▶ _Exercises_
a: According to the Legler biography below, under which teachers did Wilhelm (Willy) Carl Emil Legler study at the Akademie der bildenden Künste in Vienna?
b: In the Legler biography below, rewrite the paragraph beginning "Having attended the Kunstgewerbeschule" as one shorter sentence that keeps its main facts.
c: In the Legler biography below, the bulleted list comes after the line on his relation to Gustav Mahler. List every label in that list that appears before a colon.

▶ _Passage to read_
* Begin *

Ca. 1907. Wilhelm (Willy) Carl Emil Legler (1902-1960)Margarethe (Grete) Julie Legler-Schindler (1881-1942) and her mother in law Adele Kohler.

c. 1907. Wilhelm Legler (1875-1951)Margarethe (Grete) Julie Legler-Schindler (1881-1942) and Wilhelm (Willy) Carl Emil Legler (1902-1960).

Relation to Gustav Mahler (1860-1911): Son of a half-sister of his wife (nephew of Alma Mahler)

  • Marriage: unknown.
  • Wife: unknown
  • Address: IX Berggasse No. 9, Vienna, Austria.
  • Children: unknown
  • Profession: Architect (interior design) in Vienna.
  • Died: 00-00-1960. Location? Aged 58.
  • Buried: 12-10-1960 Central cemetery (41A-G2-7), Vienna, Austria. Legler family grave.

Also: Willie, Willy Legler. His baptismal names first refer to his father, step-grandfather and grandfather (Carl Julius Rudolf Moll (1861-1945) and Jakob Emil Schindler (1842-1892)).

Having attended the Kunstgewerbeschule in Vienna, Wilhelm (Willy) Carl Emil Legler (1902-1960) studied under Peter Behrens and Clemens Holzmeister at the Akademie der bildenden Künste in Vienna from 1925 to 1929.

1927. Letter by Carl Julius Rudolf Moll (1861-1945) probably about Wilhelm (Willy) Carl Emil Legler (1902-1960). “Lieber Freund. Unser Bub ist nun glücklich am Galitzinberg als Volontär eingespannt. Dein Compagnon Herr Ing. Wilhelm war sehr liebenswürdig und hat mir versprochen den Jungen so zu beschäftigen, dass er praktisch lernen kann. Nun ist’s an ihm zu reiten – in den Sattel habt ihr ihn gesetzt; dafür danke ich Dir aus vollem Herzen. Deiner lieben Frau und Dir alles herzliche von uns allen. Im September werde ich Dich quälen mir einmal eine Stunde auf der Hohen Warte zu schenken. Dein getreuer Carl Moll”.

At the Vienna Werkbund Estate, Wilhelm (Willy) Carl Emil Legler (1902-1960) designed the interior of house no. 11 by Josef Hoffmann (1870-1956). Wilhelm Legler planned residential buildings, ski huts, the reconstruction of the Schlossgärtnerei Schönbrunn;

During the Nazi period, he built boarding schools, training and youth hostels, and youth hostels. After the war he built the Hans-Weber-Hof in 1959-1960 for the municipality of Vienna.

* End *

▶ _Recorded data_
* Begin *

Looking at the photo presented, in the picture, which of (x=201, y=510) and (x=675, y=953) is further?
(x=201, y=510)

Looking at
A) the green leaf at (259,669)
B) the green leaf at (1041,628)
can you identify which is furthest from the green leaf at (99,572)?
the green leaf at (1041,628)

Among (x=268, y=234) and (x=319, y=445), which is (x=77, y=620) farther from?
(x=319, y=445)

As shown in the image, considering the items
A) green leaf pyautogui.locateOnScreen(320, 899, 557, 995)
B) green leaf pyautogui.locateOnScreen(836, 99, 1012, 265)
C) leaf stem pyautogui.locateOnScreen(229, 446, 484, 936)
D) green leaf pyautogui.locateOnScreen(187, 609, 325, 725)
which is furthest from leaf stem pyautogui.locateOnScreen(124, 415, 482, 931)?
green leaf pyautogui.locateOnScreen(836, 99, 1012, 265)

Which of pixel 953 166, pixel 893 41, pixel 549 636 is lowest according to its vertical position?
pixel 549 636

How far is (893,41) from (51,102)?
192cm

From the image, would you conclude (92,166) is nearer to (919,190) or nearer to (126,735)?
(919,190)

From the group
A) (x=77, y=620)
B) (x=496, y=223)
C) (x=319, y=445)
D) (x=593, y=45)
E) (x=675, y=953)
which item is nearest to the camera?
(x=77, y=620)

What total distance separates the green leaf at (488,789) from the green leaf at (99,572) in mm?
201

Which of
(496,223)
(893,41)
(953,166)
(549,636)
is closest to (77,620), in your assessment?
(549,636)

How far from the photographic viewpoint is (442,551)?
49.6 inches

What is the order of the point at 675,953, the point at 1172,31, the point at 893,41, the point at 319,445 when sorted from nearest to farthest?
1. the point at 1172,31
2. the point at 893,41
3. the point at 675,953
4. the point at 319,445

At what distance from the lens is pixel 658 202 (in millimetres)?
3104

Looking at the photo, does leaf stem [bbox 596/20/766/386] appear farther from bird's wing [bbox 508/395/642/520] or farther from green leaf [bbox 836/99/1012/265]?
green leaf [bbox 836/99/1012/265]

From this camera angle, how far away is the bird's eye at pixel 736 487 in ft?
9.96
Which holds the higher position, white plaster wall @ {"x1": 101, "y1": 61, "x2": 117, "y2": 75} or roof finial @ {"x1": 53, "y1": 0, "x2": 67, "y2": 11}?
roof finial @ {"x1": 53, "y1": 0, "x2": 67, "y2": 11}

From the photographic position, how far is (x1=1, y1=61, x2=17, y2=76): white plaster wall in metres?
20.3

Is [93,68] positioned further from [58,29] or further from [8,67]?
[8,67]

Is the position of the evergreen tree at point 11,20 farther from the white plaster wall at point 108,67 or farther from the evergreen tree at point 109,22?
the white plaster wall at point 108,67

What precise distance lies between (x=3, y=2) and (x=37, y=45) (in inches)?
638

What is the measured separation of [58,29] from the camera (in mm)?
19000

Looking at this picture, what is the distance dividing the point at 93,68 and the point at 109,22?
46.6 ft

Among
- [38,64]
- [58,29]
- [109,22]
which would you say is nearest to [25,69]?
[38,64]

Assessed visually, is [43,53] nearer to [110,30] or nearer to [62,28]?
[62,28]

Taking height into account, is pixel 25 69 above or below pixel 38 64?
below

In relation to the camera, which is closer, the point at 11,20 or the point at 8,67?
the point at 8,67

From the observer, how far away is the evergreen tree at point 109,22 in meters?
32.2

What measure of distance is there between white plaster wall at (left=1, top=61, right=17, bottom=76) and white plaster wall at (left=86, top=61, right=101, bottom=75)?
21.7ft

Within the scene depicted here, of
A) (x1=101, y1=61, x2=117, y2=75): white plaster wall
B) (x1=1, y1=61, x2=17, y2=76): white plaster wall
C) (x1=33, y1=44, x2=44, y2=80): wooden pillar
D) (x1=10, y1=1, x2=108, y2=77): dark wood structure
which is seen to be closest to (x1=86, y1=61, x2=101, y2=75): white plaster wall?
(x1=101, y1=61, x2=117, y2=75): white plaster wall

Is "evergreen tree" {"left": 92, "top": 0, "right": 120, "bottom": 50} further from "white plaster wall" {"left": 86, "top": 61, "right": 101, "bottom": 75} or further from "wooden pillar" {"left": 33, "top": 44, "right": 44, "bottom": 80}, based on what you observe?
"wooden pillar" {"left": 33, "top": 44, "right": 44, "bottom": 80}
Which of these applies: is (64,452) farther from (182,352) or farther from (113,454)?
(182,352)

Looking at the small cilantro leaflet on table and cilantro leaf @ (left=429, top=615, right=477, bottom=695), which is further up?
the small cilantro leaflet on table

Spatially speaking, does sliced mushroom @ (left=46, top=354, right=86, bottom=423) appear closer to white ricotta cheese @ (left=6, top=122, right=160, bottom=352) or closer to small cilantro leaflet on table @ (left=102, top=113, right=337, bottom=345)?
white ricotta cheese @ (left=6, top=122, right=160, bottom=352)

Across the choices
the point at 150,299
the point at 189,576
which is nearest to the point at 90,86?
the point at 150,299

* End *

▶ _Task answers_
a: Peter Behrens and Clemens Holzmeister.

b: After the Kunstgewerbeschule in Vienna, Willy Legler studied under Peter Behrens and Clemens Holzmeister at Vienna's Akademie der bildenden Künste from 1925 to 1929.

c: Marriage, Wife, Address, Children, Profession, Died, Buried